Friday, July 20, 2012

But, What If Everything Goes Right?

Perhaps the evil twin of Shoulding, the ever-popular What-Iffing frequently plagues many creative-minded people. A side effect of the wonderful imaginations we possess includes the ability to conjure up horrible catastrophes in mere seconds, often leading to a lack of motivation and confidence.

Sal and I had a thought this week. Since we're already What-iffing, already imagining an infinite number of worrisome and tragic scenarios for whatever it is we're avoiding, why not take the time to imagine a few awesome, or at least mildly pleasant scenarios instead? It's just as, if not more, likely to occur and can potentially change your mood.

The problem is that positive what-ifs sound ridiculous. For example, say you're worried about an upcoming presentation for which you've prepared and your silly brain starts up with a few wacky what-ifs such as, "What if I forget my notes?" or "What if I sweat and get giant pit stains in front of everyone?" or "What if my colleagues laugh me out of the room and I get fired for my inane attempt at seeming knowledgable?" Instead try, "What if the presentation goes well?" or "What if my someone compliments me on my poised public speaking skills?" or "What if my coworkers applaud my inspirational presentation and my bosses immediately give me a promotion and a raise?"

What if I read all of these books instead of imagining
them crushing me in an earthquake?
Is it just me, or do the positive "worries" sound completely absurd while the worrying worries seem plausible?

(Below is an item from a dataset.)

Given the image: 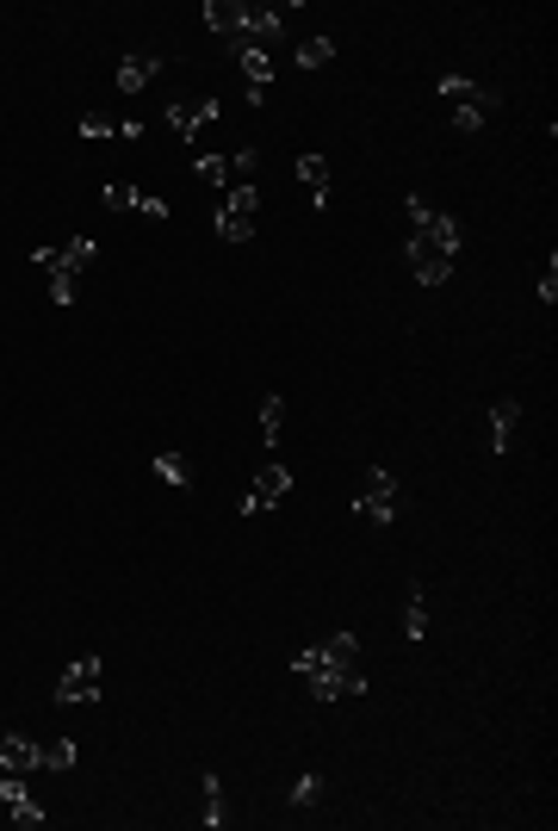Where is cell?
<instances>
[{"instance_id":"cell-1","label":"cell","mask_w":558,"mask_h":831,"mask_svg":"<svg viewBox=\"0 0 558 831\" xmlns=\"http://www.w3.org/2000/svg\"><path fill=\"white\" fill-rule=\"evenodd\" d=\"M404 217H409L404 254H409V268H416V280H423V286H447V273H453V261H460V242H465L460 217L435 212L423 193L404 199Z\"/></svg>"},{"instance_id":"cell-2","label":"cell","mask_w":558,"mask_h":831,"mask_svg":"<svg viewBox=\"0 0 558 831\" xmlns=\"http://www.w3.org/2000/svg\"><path fill=\"white\" fill-rule=\"evenodd\" d=\"M435 94L447 99V106H453V131L460 136H478L484 124H490V118H497V87H490V81H472V75H441V87H435Z\"/></svg>"},{"instance_id":"cell-3","label":"cell","mask_w":558,"mask_h":831,"mask_svg":"<svg viewBox=\"0 0 558 831\" xmlns=\"http://www.w3.org/2000/svg\"><path fill=\"white\" fill-rule=\"evenodd\" d=\"M32 261L50 273V298H57V305H75V280H81V268L99 261V242L94 236H69L62 249H32Z\"/></svg>"},{"instance_id":"cell-4","label":"cell","mask_w":558,"mask_h":831,"mask_svg":"<svg viewBox=\"0 0 558 831\" xmlns=\"http://www.w3.org/2000/svg\"><path fill=\"white\" fill-rule=\"evenodd\" d=\"M397 472H385V465H372L366 472V484H360V497H354V515H366L372 527H391L397 522Z\"/></svg>"},{"instance_id":"cell-5","label":"cell","mask_w":558,"mask_h":831,"mask_svg":"<svg viewBox=\"0 0 558 831\" xmlns=\"http://www.w3.org/2000/svg\"><path fill=\"white\" fill-rule=\"evenodd\" d=\"M354 664H360V639L354 633H329L323 645H310V652L292 657L298 677H310V670H354Z\"/></svg>"},{"instance_id":"cell-6","label":"cell","mask_w":558,"mask_h":831,"mask_svg":"<svg viewBox=\"0 0 558 831\" xmlns=\"http://www.w3.org/2000/svg\"><path fill=\"white\" fill-rule=\"evenodd\" d=\"M292 484H298V478H292V465H261L236 509H242V515H268L273 503H286V497H292Z\"/></svg>"},{"instance_id":"cell-7","label":"cell","mask_w":558,"mask_h":831,"mask_svg":"<svg viewBox=\"0 0 558 831\" xmlns=\"http://www.w3.org/2000/svg\"><path fill=\"white\" fill-rule=\"evenodd\" d=\"M99 682H106V664H99V657H75V664L57 677L50 696H57L62 708H81V701H99Z\"/></svg>"},{"instance_id":"cell-8","label":"cell","mask_w":558,"mask_h":831,"mask_svg":"<svg viewBox=\"0 0 558 831\" xmlns=\"http://www.w3.org/2000/svg\"><path fill=\"white\" fill-rule=\"evenodd\" d=\"M205 124H217V99H212V94H199V99H174V106H168V131H174V136H187V143H193V136L205 131Z\"/></svg>"},{"instance_id":"cell-9","label":"cell","mask_w":558,"mask_h":831,"mask_svg":"<svg viewBox=\"0 0 558 831\" xmlns=\"http://www.w3.org/2000/svg\"><path fill=\"white\" fill-rule=\"evenodd\" d=\"M236 62H242V81H249V106H268L273 87V50H254V44H230Z\"/></svg>"},{"instance_id":"cell-10","label":"cell","mask_w":558,"mask_h":831,"mask_svg":"<svg viewBox=\"0 0 558 831\" xmlns=\"http://www.w3.org/2000/svg\"><path fill=\"white\" fill-rule=\"evenodd\" d=\"M310 696L317 701H347V696H366V677H360V664L354 670H310Z\"/></svg>"},{"instance_id":"cell-11","label":"cell","mask_w":558,"mask_h":831,"mask_svg":"<svg viewBox=\"0 0 558 831\" xmlns=\"http://www.w3.org/2000/svg\"><path fill=\"white\" fill-rule=\"evenodd\" d=\"M0 770H13V775L44 770V745L38 738H25V733H7L0 738Z\"/></svg>"},{"instance_id":"cell-12","label":"cell","mask_w":558,"mask_h":831,"mask_svg":"<svg viewBox=\"0 0 558 831\" xmlns=\"http://www.w3.org/2000/svg\"><path fill=\"white\" fill-rule=\"evenodd\" d=\"M0 800H7V812H13V819H20L25 831H32V826H44V807L32 800V794H25V775L0 770Z\"/></svg>"},{"instance_id":"cell-13","label":"cell","mask_w":558,"mask_h":831,"mask_svg":"<svg viewBox=\"0 0 558 831\" xmlns=\"http://www.w3.org/2000/svg\"><path fill=\"white\" fill-rule=\"evenodd\" d=\"M199 13H205V25H212L217 38H230V44L249 32V7H242V0H205Z\"/></svg>"},{"instance_id":"cell-14","label":"cell","mask_w":558,"mask_h":831,"mask_svg":"<svg viewBox=\"0 0 558 831\" xmlns=\"http://www.w3.org/2000/svg\"><path fill=\"white\" fill-rule=\"evenodd\" d=\"M515 428H521V404L515 397H497V404H490V453H509V447H515Z\"/></svg>"},{"instance_id":"cell-15","label":"cell","mask_w":558,"mask_h":831,"mask_svg":"<svg viewBox=\"0 0 558 831\" xmlns=\"http://www.w3.org/2000/svg\"><path fill=\"white\" fill-rule=\"evenodd\" d=\"M155 75H162V62L143 57V50H131V57L118 62V94H143V87H150Z\"/></svg>"},{"instance_id":"cell-16","label":"cell","mask_w":558,"mask_h":831,"mask_svg":"<svg viewBox=\"0 0 558 831\" xmlns=\"http://www.w3.org/2000/svg\"><path fill=\"white\" fill-rule=\"evenodd\" d=\"M298 180L310 187L317 205H329V162H323V155H298Z\"/></svg>"},{"instance_id":"cell-17","label":"cell","mask_w":558,"mask_h":831,"mask_svg":"<svg viewBox=\"0 0 558 831\" xmlns=\"http://www.w3.org/2000/svg\"><path fill=\"white\" fill-rule=\"evenodd\" d=\"M404 639H428V590L409 583V608H404Z\"/></svg>"},{"instance_id":"cell-18","label":"cell","mask_w":558,"mask_h":831,"mask_svg":"<svg viewBox=\"0 0 558 831\" xmlns=\"http://www.w3.org/2000/svg\"><path fill=\"white\" fill-rule=\"evenodd\" d=\"M224 819H230V812H224V775H212L205 770V826H224Z\"/></svg>"},{"instance_id":"cell-19","label":"cell","mask_w":558,"mask_h":831,"mask_svg":"<svg viewBox=\"0 0 558 831\" xmlns=\"http://www.w3.org/2000/svg\"><path fill=\"white\" fill-rule=\"evenodd\" d=\"M280 428H286V397H268L261 404V441L280 447Z\"/></svg>"},{"instance_id":"cell-20","label":"cell","mask_w":558,"mask_h":831,"mask_svg":"<svg viewBox=\"0 0 558 831\" xmlns=\"http://www.w3.org/2000/svg\"><path fill=\"white\" fill-rule=\"evenodd\" d=\"M75 757H81L75 738H50L44 745V770H75Z\"/></svg>"},{"instance_id":"cell-21","label":"cell","mask_w":558,"mask_h":831,"mask_svg":"<svg viewBox=\"0 0 558 831\" xmlns=\"http://www.w3.org/2000/svg\"><path fill=\"white\" fill-rule=\"evenodd\" d=\"M317 800H323V770H305L292 782V807H317Z\"/></svg>"},{"instance_id":"cell-22","label":"cell","mask_w":558,"mask_h":831,"mask_svg":"<svg viewBox=\"0 0 558 831\" xmlns=\"http://www.w3.org/2000/svg\"><path fill=\"white\" fill-rule=\"evenodd\" d=\"M323 62H335V38H310V44H298V69H323Z\"/></svg>"},{"instance_id":"cell-23","label":"cell","mask_w":558,"mask_h":831,"mask_svg":"<svg viewBox=\"0 0 558 831\" xmlns=\"http://www.w3.org/2000/svg\"><path fill=\"white\" fill-rule=\"evenodd\" d=\"M155 478H162V484H174V490H180V484L193 478V472H187V460H180V453H155Z\"/></svg>"},{"instance_id":"cell-24","label":"cell","mask_w":558,"mask_h":831,"mask_svg":"<svg viewBox=\"0 0 558 831\" xmlns=\"http://www.w3.org/2000/svg\"><path fill=\"white\" fill-rule=\"evenodd\" d=\"M217 236H224V242H249V236H254V217H236V212H217Z\"/></svg>"},{"instance_id":"cell-25","label":"cell","mask_w":558,"mask_h":831,"mask_svg":"<svg viewBox=\"0 0 558 831\" xmlns=\"http://www.w3.org/2000/svg\"><path fill=\"white\" fill-rule=\"evenodd\" d=\"M224 212H236V217H254V212H261V193H254V180H249V187H230Z\"/></svg>"},{"instance_id":"cell-26","label":"cell","mask_w":558,"mask_h":831,"mask_svg":"<svg viewBox=\"0 0 558 831\" xmlns=\"http://www.w3.org/2000/svg\"><path fill=\"white\" fill-rule=\"evenodd\" d=\"M131 199H136V187H131V180H112V187L99 193V205H106V212H131Z\"/></svg>"},{"instance_id":"cell-27","label":"cell","mask_w":558,"mask_h":831,"mask_svg":"<svg viewBox=\"0 0 558 831\" xmlns=\"http://www.w3.org/2000/svg\"><path fill=\"white\" fill-rule=\"evenodd\" d=\"M539 305H546V310H553L558 305V254H546V273H539Z\"/></svg>"},{"instance_id":"cell-28","label":"cell","mask_w":558,"mask_h":831,"mask_svg":"<svg viewBox=\"0 0 558 831\" xmlns=\"http://www.w3.org/2000/svg\"><path fill=\"white\" fill-rule=\"evenodd\" d=\"M136 212L143 217H168V199H155V193H143V187H136V199H131Z\"/></svg>"}]
</instances>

Yet, in reality, the positive ponderings are actually more likely to occur. Because how many times does a presentation totally flop and result in public shame and job loss? Compare that to how many times a past professional presentation goes off without a hitch and I'm sure the latter will be in the lead.

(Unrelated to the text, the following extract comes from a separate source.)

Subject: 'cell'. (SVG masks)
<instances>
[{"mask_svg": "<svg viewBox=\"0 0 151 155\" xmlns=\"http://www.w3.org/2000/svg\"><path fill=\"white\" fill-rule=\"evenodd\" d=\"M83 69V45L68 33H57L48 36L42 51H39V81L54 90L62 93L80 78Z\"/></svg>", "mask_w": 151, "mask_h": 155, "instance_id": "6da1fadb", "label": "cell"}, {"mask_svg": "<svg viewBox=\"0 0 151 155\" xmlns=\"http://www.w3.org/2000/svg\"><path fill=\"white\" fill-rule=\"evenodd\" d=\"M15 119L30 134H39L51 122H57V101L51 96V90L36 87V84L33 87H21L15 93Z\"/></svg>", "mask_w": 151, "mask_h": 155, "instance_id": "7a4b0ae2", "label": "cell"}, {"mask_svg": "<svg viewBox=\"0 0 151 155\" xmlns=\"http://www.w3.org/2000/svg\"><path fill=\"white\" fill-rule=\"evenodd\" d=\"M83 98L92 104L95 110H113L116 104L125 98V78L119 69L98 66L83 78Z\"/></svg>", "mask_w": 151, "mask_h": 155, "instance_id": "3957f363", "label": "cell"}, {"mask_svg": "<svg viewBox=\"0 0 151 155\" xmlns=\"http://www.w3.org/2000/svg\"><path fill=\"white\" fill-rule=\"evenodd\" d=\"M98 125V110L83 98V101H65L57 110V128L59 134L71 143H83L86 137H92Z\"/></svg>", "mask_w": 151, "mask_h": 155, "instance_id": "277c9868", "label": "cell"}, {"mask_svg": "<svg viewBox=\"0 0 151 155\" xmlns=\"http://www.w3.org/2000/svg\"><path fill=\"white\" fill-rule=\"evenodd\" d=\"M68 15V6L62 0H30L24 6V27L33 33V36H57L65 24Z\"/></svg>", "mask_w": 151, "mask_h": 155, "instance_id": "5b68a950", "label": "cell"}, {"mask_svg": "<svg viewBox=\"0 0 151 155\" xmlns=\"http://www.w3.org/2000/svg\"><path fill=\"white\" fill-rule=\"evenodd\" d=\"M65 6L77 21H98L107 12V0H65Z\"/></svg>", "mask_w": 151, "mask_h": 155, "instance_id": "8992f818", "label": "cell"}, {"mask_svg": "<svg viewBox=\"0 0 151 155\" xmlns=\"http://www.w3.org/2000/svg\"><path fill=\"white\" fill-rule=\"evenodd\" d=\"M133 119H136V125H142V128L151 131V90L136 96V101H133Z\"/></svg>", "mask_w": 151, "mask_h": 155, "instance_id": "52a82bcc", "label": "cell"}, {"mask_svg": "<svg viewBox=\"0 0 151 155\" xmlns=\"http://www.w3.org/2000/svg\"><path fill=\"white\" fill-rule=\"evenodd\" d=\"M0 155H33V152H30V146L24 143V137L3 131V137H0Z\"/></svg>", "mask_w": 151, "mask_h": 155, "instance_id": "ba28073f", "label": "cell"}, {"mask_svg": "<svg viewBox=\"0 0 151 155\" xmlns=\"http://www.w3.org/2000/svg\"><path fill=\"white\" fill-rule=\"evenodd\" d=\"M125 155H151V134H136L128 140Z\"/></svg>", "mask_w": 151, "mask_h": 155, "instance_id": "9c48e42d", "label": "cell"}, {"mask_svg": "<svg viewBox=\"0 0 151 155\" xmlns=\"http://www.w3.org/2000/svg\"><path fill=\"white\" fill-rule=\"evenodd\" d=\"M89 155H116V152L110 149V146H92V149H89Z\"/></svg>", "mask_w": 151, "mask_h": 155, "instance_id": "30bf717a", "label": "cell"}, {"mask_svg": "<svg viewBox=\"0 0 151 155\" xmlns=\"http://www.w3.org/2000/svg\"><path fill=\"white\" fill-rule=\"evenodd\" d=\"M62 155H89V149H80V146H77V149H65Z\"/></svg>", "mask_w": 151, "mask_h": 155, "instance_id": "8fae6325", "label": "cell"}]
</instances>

Perhaps, if you are a worrier like me, the horrible things hold more emotional power over us, leading to more worrisome episodes. I told Sal it's like that scene from Pretty Woman where Julia Roberts responds to Richard Gere's compliments with, "the bad stuff is easier to believe." Maybe that's just because that's all we ever choose to focus our energies on. And maybe the way to tuning out those worries is simply turning them into reassurances or, by golly, even hopes-for-the-best?

In an effort to work toward rewiring my worry-center, here are my what-ifs for this weekend:

What if I make a new friend on Saturday?
What if I write a new poem?
What if I finish writing that book review?
What if I don't feel bad if I don't write a poem or that book review?
What if Sal and I go out to dinner and then go see the new Pixar movie?

Sounds like a good weekend. I hope yours is potentially as good as mine.